Competition watchdog launches probe into audit market

The competition watchdog has launched an investigation into Britain’s auditors following a string of scandals and concerns over conflicts of interest.

The Competition and Markets Authority said on Tuesday that it has begun a detailed study of the audit sector to examine “concerns that it is not working well for the economy or investors”.

As part of the review, the CMA will investigate whether the sector is “competitive and resilient enough to maintain high quality standards”.

The role of the dominant Big Four accountancy giants — Deloitte, EY, KPMG and PwC – is expected to come under intense scrutiny amid calls for them to be broken up.

The CMA pointed to the failure of Carillion and the criticism of those charged with reviewing the construction firm’s collapse, as well as recent poor results from audit quality reviews.

The Big Four were accused by MPs earlier this year of prioritising their own profits after pocketing around £71.6 million in Carillion-related work since 2008, including on its pension schemes, while failing to spot its precarious financial position.

CMA chairman Andrew Tyrie said: “If the many critics of the audit process are right, it is not just the companies which buy audits that lose out; it is the millions of people dependent on savings, pension funds and other investments in those companies whose audits may be defective.

“Sir John Kingman’s independent review of the regulator is a big step in the right direction.

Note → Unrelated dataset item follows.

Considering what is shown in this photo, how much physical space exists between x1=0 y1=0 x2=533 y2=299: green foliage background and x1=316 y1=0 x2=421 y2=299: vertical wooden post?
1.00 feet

And the CMA will now examine the market carefully to establish what contribution more effective competition could make to improving audit quality.”

The CMA’s market study will examine three main areas including choice and switching, given that the largest UK companies still turn almost “exclusively” to the Big Four when selecting an auditor.

A second thread will examine what the role of the Big Four firms means for resilience, the risk being that each of the Big Four auditors is “too big to fail”, potentially threatening long-term competition.

  • Deloitte

  • EY

  • KPMG

  • PwC

The CMA will also seek to ascertain whether the fact that companies, rather than their investors, pick their own auditor results in a lack of incentive to produce challenging performance reviews.

CMA chief executive Andrea Coscelli said: “High-quality audit work underpins a successful economy and benefits us all. Given the in-depth thinking already done by the CMA and the Competition Commission before it, we plan to move swiftly and to issue our provisional findings before Christmas.”

The Financial Reporting Council, the accountancy watchdog, which has been calling for an inquiry, welcomed the CMA’s announcement.